Range to reproduce from the entries below: the line with "When We Have Each Other", the line with "Buenaventura Durruti by Various Artists", and every line in between. Give them exactly and give nothing else.

━━━━━━━━━━━━━━━━━━━━━━━━━━━━━━

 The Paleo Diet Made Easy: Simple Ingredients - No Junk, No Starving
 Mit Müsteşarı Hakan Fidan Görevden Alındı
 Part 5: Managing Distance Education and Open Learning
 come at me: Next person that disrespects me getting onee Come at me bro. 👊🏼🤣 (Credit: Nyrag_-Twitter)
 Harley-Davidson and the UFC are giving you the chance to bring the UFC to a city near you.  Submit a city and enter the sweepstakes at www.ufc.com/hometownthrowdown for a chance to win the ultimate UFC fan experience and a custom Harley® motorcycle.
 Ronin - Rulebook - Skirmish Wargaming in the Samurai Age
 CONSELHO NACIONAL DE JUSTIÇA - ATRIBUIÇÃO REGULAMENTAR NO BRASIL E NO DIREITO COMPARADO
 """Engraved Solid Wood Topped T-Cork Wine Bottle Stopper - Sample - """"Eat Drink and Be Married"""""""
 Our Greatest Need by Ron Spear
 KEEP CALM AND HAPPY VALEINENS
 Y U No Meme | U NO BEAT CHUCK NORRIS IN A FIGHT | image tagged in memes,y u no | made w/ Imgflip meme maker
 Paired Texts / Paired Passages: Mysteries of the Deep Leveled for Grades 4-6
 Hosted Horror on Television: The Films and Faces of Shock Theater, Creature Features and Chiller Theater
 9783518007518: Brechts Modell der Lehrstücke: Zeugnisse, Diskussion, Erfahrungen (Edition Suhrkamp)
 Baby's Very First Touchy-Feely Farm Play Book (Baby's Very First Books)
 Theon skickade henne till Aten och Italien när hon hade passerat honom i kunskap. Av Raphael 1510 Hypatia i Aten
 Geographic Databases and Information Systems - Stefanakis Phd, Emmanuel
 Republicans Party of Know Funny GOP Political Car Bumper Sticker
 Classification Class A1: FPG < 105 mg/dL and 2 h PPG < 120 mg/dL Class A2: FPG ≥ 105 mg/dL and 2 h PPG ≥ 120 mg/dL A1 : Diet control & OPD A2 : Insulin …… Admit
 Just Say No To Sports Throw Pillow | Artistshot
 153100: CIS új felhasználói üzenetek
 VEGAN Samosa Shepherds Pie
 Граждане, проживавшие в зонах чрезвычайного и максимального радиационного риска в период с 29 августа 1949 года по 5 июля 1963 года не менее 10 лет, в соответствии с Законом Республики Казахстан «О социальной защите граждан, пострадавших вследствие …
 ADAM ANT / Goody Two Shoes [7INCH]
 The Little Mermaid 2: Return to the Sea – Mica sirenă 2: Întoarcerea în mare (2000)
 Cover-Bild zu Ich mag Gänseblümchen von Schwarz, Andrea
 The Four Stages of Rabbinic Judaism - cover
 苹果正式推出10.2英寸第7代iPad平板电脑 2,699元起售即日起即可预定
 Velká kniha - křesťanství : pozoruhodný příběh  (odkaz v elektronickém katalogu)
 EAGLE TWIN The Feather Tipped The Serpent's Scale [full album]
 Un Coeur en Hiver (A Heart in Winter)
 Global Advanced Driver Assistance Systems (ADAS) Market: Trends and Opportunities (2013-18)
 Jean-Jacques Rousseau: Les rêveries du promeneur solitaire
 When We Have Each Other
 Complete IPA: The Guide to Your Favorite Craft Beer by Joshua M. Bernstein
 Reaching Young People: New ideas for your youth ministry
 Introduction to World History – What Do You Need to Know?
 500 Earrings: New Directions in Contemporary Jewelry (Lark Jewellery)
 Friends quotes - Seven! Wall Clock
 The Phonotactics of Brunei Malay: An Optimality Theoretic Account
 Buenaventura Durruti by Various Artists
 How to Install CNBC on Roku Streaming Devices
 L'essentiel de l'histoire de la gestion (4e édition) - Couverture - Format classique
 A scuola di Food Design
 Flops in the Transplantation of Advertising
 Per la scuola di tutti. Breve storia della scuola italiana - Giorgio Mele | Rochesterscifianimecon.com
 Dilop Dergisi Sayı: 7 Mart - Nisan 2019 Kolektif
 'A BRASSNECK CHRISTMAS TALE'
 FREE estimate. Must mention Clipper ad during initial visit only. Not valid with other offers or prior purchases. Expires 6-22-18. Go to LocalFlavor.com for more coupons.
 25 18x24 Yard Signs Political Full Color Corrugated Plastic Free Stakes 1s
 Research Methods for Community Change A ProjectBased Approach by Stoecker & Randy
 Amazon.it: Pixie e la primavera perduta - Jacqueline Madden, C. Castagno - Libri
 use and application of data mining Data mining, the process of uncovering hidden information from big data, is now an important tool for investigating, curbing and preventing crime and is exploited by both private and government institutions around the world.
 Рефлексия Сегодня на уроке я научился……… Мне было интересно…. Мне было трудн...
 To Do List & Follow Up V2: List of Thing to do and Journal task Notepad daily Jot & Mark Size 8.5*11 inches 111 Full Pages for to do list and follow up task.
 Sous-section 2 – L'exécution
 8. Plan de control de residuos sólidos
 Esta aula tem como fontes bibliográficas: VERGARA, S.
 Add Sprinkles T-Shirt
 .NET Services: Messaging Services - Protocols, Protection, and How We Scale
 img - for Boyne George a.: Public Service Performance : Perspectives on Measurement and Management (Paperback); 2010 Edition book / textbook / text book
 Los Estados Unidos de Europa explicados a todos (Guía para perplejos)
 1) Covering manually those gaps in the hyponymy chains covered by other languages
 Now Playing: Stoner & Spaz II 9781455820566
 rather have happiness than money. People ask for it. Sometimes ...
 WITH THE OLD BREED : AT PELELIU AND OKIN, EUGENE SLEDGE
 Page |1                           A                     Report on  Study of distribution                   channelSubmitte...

━━━━━━━━━━━━━━━━━━━━━━━━━━━━━━

SOLUTION BELOW:
 When We Have Each Other
 Complete IPA: The Guide to Your Favorite Craft Beer by Joshua M. Bernstein
 Reaching Young People: New ideas for your youth ministry
 Introduction to World History – What Do You Need to Know?
 500 Earrings: New Directions in Contemporary Jewelry (Lark Jewellery)
 Friends quotes - Seven! Wall Clock
 The Phonotactics of Brunei Malay: An Optimality Theoretic Account
 Buenaventura Durruti by Various Artists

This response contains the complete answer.